HOW TO COMPLETE THIS TASK
All lines from the one including "order: Rodentia" to the bottom of the entries below should be repeated exactly, both ends kept.
*** Block opens ***
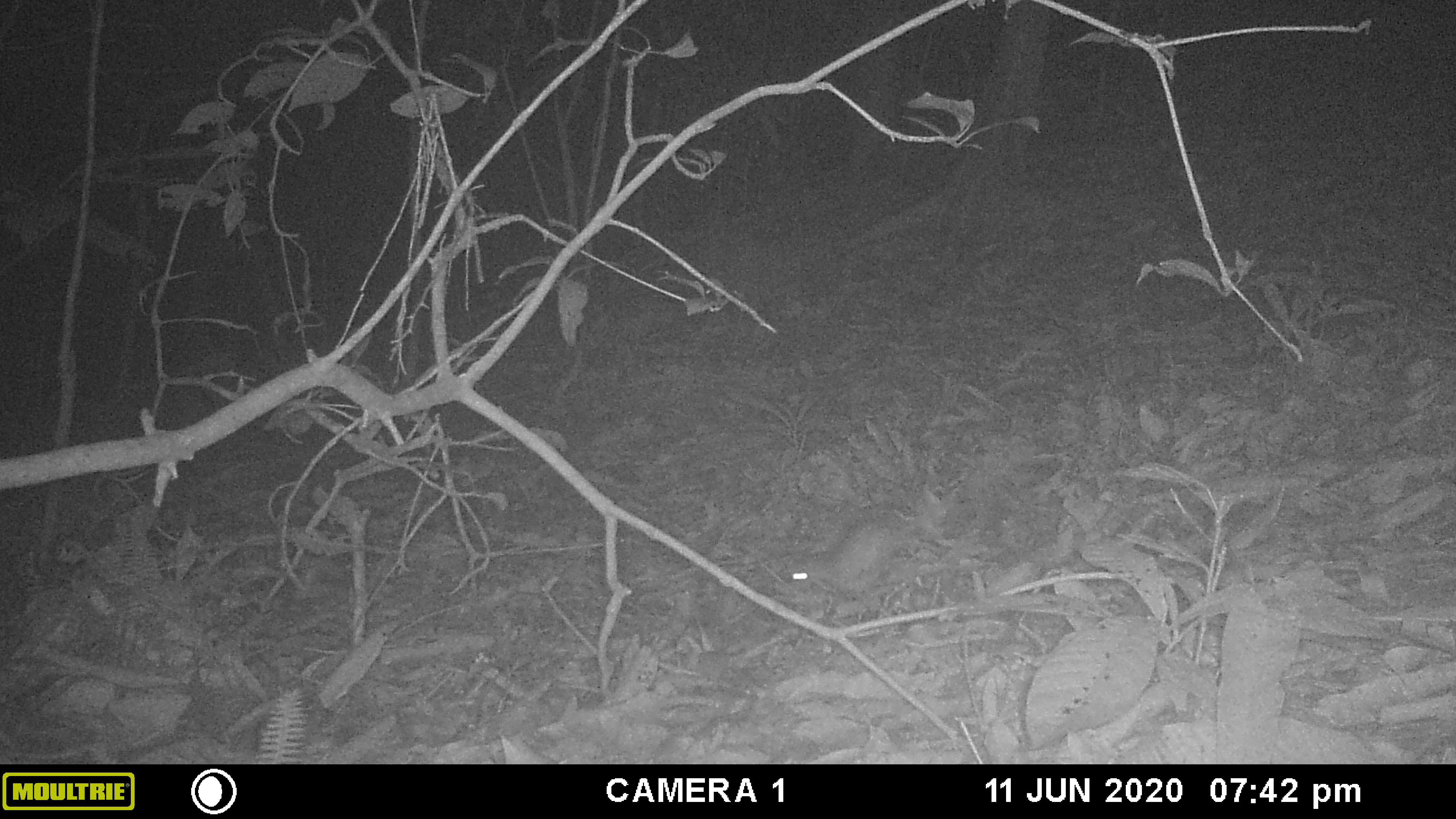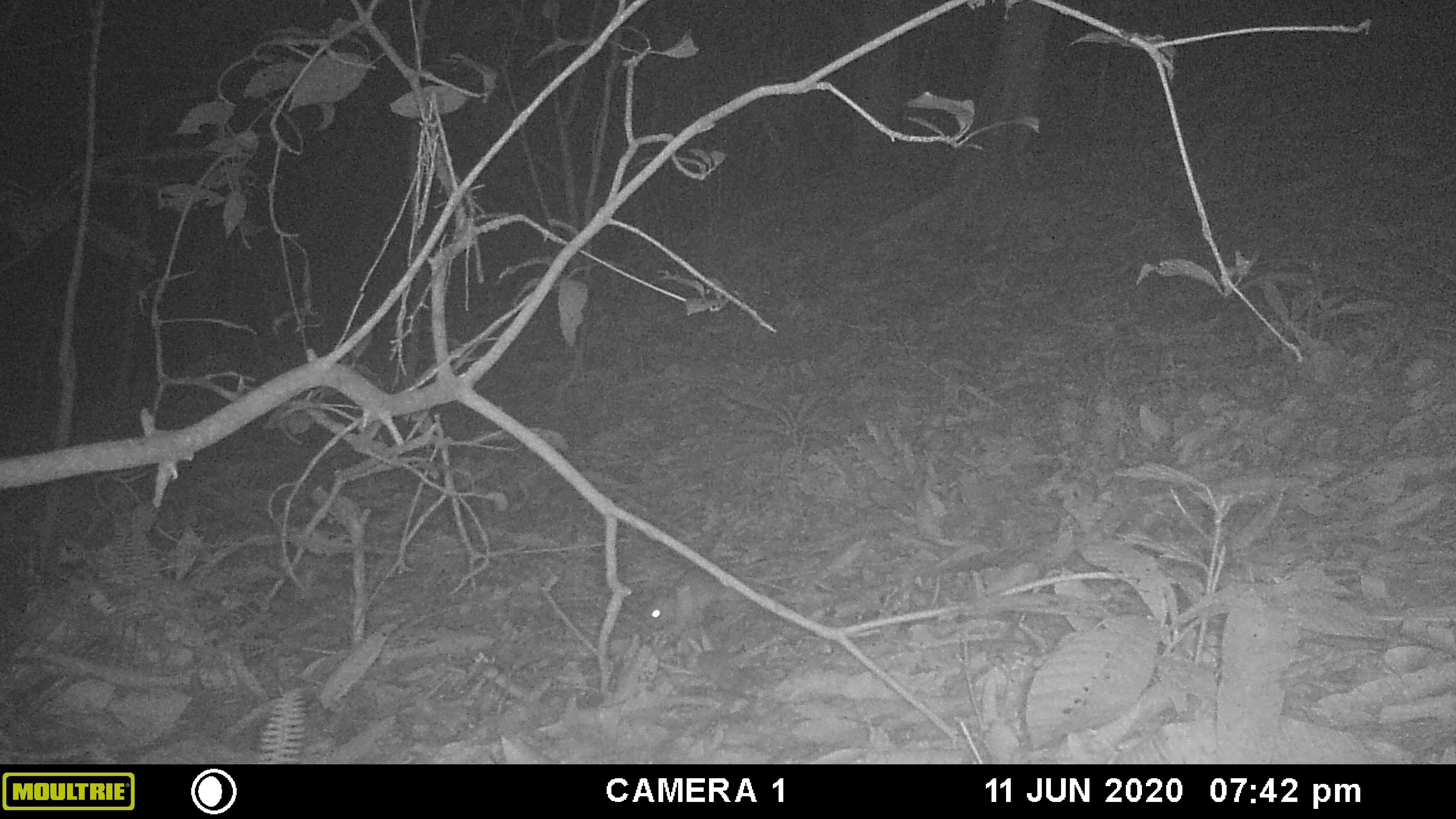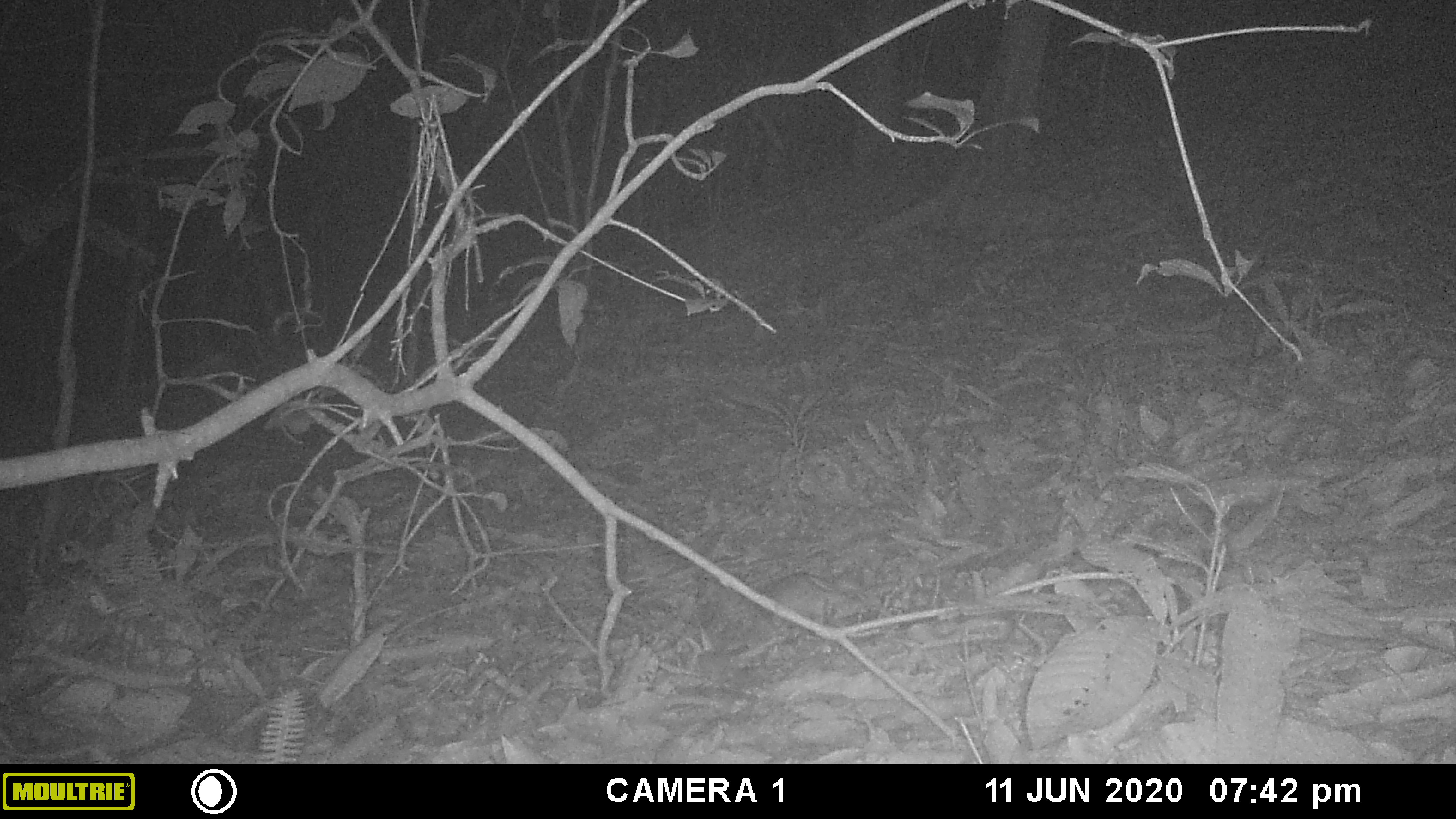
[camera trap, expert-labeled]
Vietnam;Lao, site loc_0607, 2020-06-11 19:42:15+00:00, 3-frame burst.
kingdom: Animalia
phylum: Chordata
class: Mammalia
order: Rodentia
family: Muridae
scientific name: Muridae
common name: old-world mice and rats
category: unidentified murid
*** Block closes ***
ANSWER
order: Rodentia
family: Muridae
scientific name: Muridae
common name: old-world mice and rats
category: unidentified murid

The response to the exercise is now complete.